=== EXTRACT ===
Leading Productively in a Distracted World

When was the last time you truly felt in control of your workday? Dermot Crowley’s Lead Smart begins with a provocative question: are you too busy to lead? In today’s world of endless meetings, overflowing inboxes, and constant digital noise, Crowley argues that many leaders confuse busyness with effectiveness. The central claim of Lead Smart is simple yet transformative: elite leadership isn’t about doing more—it’s about leading smarter. Crowley contends that productivity is not just a personal skill but a cultural force that leaders must model, nurture, and sustain across their teams and organisations.

Drawing on his decades of experience coaching leaders in major organisations—from banks to global consulting firms—Crowley presents a structured framework for turning reactive behaviour into intentional, high-impact leadership. He believes that productivity is one of the core strands in the leadership rope, alongside strategy, decision-making, and motivation. Yet, it’s often the strand that frays first under stress. To lead smartly, you must master three interdependent resources: time, energy, and focus. These form the foundation for personal and team-level productivity.

=== EXERCISE DIRECTIONS ===
Copy out, word for word, the part of the passage on productive leadership that opens with the words containing "Leading Productively in" and closes with "teams and organisations.".

=== SOURCE DATA ===

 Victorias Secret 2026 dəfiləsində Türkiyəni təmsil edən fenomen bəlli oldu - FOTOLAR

--

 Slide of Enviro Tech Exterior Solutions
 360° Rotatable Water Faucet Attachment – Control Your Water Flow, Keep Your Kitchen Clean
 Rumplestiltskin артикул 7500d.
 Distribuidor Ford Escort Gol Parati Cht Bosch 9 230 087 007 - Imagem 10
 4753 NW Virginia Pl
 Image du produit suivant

...

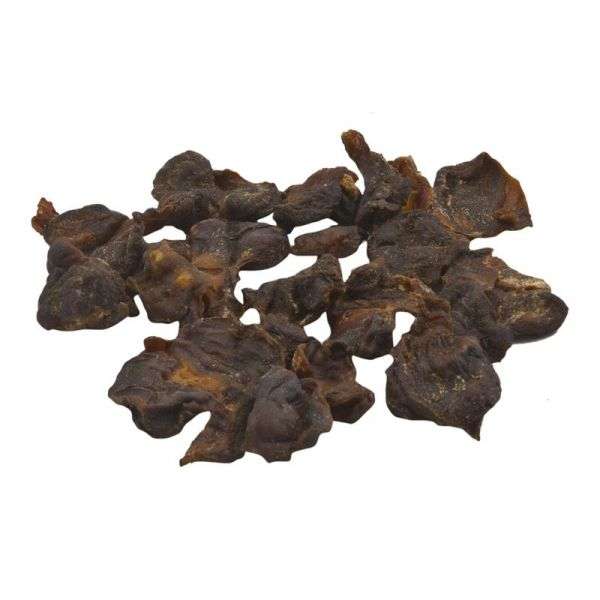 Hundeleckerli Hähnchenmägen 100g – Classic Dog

=== TASK OUTPUT ===
Leading Productively in a Distracted World

When was the last time you truly felt in control of your workday? Dermot Crowley’s Lead Smart begins with a provocative question: are you too busy to lead? In today’s world of endless meetings, overflowing inboxes, and constant digital noise, Crowley argues that many leaders confuse busyness with effectiveness. The central claim of Lead Smart is simple yet transformative: elite leadership isn’t about doing more—it’s about leading smarter. Crowley contends that productivity is not just a personal skill but a cultural force that leaders must model, nurture, and sustain across their teams and organisations.